“Cryptoassets hold out the illusory appeal of being a simple and quick solution for financial challenges” especially in emerging markets, but “have so far not reduced but rather amplified the financial risks in less developed economies,” the BIS report showed
Cryptoassets, peddled as the future of finance, have not only failed to deliver on their promise but are themselves adding to financial risks in developing economies, according to a paper from the Bank for International Settlements.
“Cryptoassets hold out the illusory appeal of being a simple and quick solution for financial challenges” especially in emerging markets, but “have so far not reduced but rather amplified the financial risks in less developed economies,” the BIS report showed.
The report looks at what would happen if crypto and traditional financial markets become more integrated in the future, with a focus on possible financial stability risks as cryptoassets “should be assessed from a risk and regulatory perspective like all other assets.”
The risks are multi-fold, with cryptoasset vulnerabilities stemming from the nature, structure, composition and function of those markets.
As a potential way forward, the paper argues, national authorities can cooperate to define the data they need to monitor the market effectively, “with an emphasis on the identification of critical connections points with financial institutions and core market infrastructures.”
However, this comes with disclosure elements that go against the anonymity that drives some people and entities to crypto assets in the first place.
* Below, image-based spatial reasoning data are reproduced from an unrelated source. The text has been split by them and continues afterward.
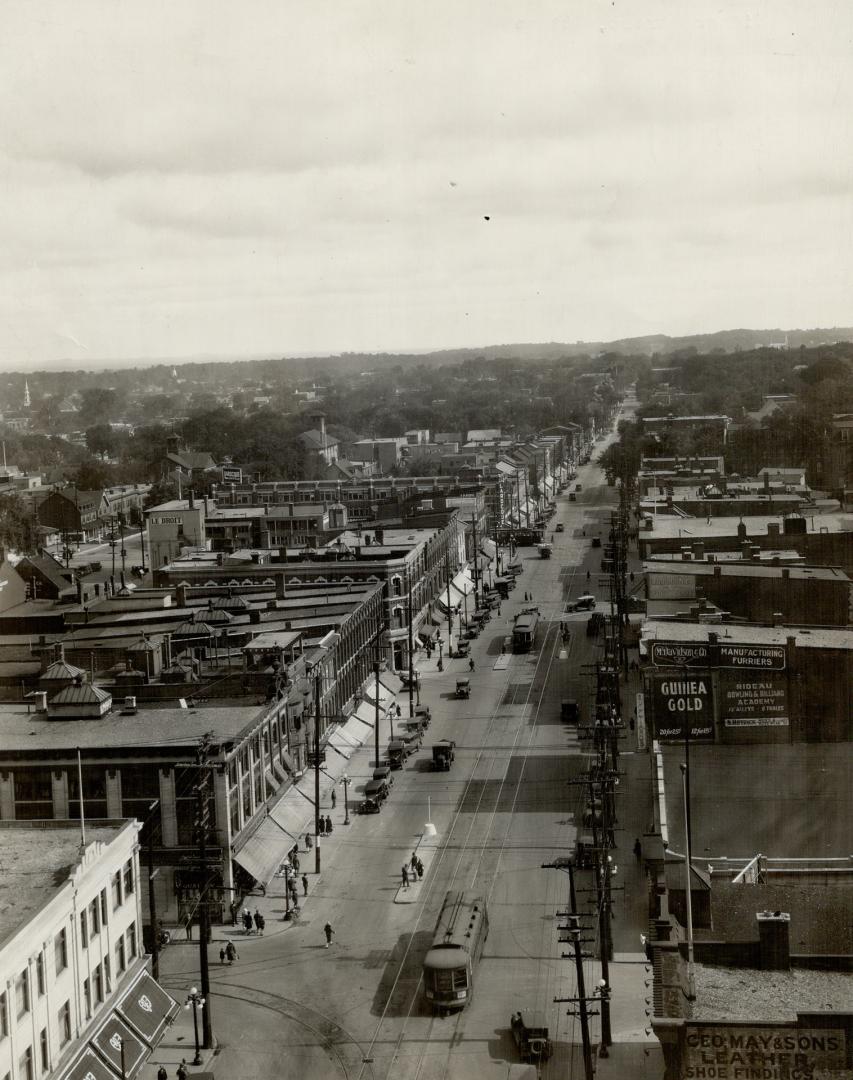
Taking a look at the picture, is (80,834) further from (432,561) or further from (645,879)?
(432,561)

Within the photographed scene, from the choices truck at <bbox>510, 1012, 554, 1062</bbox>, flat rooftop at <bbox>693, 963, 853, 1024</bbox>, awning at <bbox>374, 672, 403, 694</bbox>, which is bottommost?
truck at <bbox>510, 1012, 554, 1062</bbox>

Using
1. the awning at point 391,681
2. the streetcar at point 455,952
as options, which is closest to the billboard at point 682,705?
the streetcar at point 455,952

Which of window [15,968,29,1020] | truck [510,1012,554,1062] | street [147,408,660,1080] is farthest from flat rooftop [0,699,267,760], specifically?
truck [510,1012,554,1062]

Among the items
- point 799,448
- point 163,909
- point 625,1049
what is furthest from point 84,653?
point 799,448

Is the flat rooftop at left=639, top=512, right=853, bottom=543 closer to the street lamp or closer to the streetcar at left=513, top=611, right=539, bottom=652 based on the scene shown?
the streetcar at left=513, top=611, right=539, bottom=652

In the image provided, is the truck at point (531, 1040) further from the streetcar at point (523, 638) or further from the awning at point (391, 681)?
the streetcar at point (523, 638)
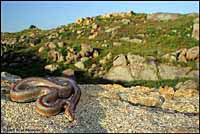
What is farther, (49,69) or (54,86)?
(49,69)

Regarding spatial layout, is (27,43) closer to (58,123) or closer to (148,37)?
(148,37)

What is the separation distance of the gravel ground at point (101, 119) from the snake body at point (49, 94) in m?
0.27

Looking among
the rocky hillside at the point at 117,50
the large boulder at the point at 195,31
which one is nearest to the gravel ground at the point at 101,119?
the rocky hillside at the point at 117,50

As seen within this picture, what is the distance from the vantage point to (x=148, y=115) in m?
18.8

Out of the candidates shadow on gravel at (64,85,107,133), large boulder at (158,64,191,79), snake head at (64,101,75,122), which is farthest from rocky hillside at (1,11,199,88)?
snake head at (64,101,75,122)

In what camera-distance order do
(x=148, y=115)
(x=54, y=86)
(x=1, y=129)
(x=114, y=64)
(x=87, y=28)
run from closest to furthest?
(x=1, y=129) → (x=148, y=115) → (x=54, y=86) → (x=114, y=64) → (x=87, y=28)

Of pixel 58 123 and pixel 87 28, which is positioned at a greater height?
pixel 58 123

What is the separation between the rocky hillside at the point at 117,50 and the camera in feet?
115

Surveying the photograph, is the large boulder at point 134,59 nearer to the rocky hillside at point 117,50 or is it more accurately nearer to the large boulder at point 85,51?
the rocky hillside at point 117,50

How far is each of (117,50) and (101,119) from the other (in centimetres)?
2786

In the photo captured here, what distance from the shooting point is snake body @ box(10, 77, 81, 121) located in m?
18.2

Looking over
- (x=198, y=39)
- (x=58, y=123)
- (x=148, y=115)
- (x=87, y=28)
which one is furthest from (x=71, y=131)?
(x=87, y=28)

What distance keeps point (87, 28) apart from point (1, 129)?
4614 cm

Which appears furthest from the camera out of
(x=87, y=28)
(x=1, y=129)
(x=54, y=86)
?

The report’s guidelines for regulating and supervising cryptoasset markets include bans, containment and regulation.
“Given the offshore and pseudo-anonymous nature of cryptoasset markets, an outright ban might not prove enforceable,” read the BIS paper.
“On the contrary, policymakers would lose all sight of these markets, making these markets even less transparent and predictable. In addition, all potential innovation gains from cryptoasset markets would be lost.”
Keeping control on the flows between traditional financial systems and cryptomarket assets, or containment, hits similar hurdles as a ban as “controlling funds might not be feasible in practice.”
Regulation, the paper argues, comes with varying motivations across jurisdictions and adds the problem of gaps in data, where disclosure again plays a big part.
Earlier this year, the financial services chief of the European Union said the rest of the world should copy EU rules for cryptoassets to create a global approach that protects consumers and financial stability.
About two dozen central banks across emerging and advanced economies are expected to have digital currencies in circulation by the end of the decade, according to a BIS survey published last month and conducted late last year.